Plans to build a new sea sports building in Nelson have received the green light, but questions about its location and the source of council funding are still to be answered.

During the deliberations on the Nelson City Council’s Long Term Plan (LTP) a week ago, councillors approved a plan to fund 80 per cent of the costs of the new facility, with the other 20 per cent to be raised by the Sea Sports Alliance, which will be the main user of the new facility.

Alliance spokesman Tim Babbage said the groups were excited that plans for the new building were progressing.

(Nelson Mail, Friday 28 May 2021)

Mystery company returns island to Kiwi ownership

A $13.5 million private island northeast of Nelson has returned to Kiwi ownership after 26 years.

Pepin Island, a 518-hectare property in Cable Bay, has been bought by an unnamed New Zealand company.
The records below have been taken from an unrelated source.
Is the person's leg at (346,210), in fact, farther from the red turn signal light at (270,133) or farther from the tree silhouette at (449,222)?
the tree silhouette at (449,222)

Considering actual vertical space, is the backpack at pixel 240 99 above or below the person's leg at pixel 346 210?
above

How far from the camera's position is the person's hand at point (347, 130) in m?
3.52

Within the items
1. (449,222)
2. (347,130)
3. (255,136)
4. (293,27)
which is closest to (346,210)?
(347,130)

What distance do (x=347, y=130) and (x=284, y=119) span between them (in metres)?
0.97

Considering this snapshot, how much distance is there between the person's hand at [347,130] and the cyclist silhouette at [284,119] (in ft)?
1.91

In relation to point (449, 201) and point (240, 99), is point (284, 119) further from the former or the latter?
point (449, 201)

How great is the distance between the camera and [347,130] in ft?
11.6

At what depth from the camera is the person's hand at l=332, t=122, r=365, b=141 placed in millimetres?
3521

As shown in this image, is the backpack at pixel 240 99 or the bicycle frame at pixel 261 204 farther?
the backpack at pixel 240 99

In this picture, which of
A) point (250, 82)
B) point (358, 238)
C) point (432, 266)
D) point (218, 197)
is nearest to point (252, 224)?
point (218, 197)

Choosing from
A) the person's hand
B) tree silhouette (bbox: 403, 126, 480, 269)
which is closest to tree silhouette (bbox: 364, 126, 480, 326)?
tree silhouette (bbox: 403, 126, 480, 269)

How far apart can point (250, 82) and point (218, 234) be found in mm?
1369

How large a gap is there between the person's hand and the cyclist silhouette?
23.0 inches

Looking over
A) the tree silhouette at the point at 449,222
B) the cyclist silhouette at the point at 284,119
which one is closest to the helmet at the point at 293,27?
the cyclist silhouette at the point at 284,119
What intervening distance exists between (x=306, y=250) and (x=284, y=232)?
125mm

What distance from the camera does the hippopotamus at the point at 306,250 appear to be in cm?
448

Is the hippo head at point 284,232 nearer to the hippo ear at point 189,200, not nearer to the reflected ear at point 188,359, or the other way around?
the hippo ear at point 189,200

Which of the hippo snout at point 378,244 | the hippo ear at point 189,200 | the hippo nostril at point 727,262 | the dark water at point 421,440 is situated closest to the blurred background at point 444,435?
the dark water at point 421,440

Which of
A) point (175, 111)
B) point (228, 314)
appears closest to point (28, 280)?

While details of the sale – including the price – are being kept secret, the island was listed for sale with a $16m price tag in August 2018. However, in March 2021 that was dropped to $13.5m, New Zealand Sotheby’s International Realty Nelson sales associate Ian Keightley said.

The island includes a working sheep farm, a seven-bedroom farmhouse, and a small tourism operation with three eco-chalets.

It generated substantial interest from both overseas and locally, eventually coming down to a multi-offer competition between two Kiwi buyers, Keightley said.

(Nelson Mail, Friday 28 May 2021)

Students give Habitat a hand

Three houses built by carpentry students in Nelson will be relocated to become first homes for families struggling to enter the market.

As part of a partnership between the Nelson Marlborough Institute of Technology and Habitat For Humanity, three houses and six cabins will be built at NMIT’s Richmond Campus on Lower Queen St this year.

Habitat For Humanity general manager Nick Clarke said the students were giving back to the community as well as upskilling.

(Nelson Mail, Friday 28 May 2021)

A vision for Nelson’s city centre

One thousand trees, 1000 residents, 10 new ‘‘great places’’ and a linear park are among ideas in a 30-year-vision for Nelson’s city centre.

At a Nelson City Council workshop meeting on Wednesday, councillors were given an insight into the work done by council staff for the Nelson City Centre Spatial Plan – Te Ara o Whakatu.

Over the past three months, city centre development programme lead Alan Gray has met more than 50 different groups – from landlords to retailers to taxi operators – to talk about the potential plans and listen to people’s ideas for the future of the city centre.

Although the plan is still very much in its early stages and subject to change, Gray put forward some of the key ideas in a two-hour presentation, including eight ‘‘transformational actions’’ for Nelson.

(Nelson Mail, Saturday 29 May 2021)

Theatre’s right royal upgrade

The performing arts have had a shakeup since the arrival of Covid 19, but it’s not just the performers who have experienced change – Nelson’s beloved Theatre Royal has been quietly getting a makeover.

A fresh lick of paint, a new PA system, a gender-neutral toilet, and backstage carpeting are just some of the refurbishments that have taken place since the start of the year in the historic building, which dates back to 1878.

One of the biggest visual changes is the facade colour scheme, which used to be two shades of aubergine. It now shows off a fitting yellow and red.

Theatre Royal manager Eliane Polack said the public might not have noticed the change because ‘‘it feels like it’s right’’.

Stepping inside the theatre, she said there had been a few touches added to create a better atmosphere, especially with a PA system that allowed music to be played throughout the vestibule.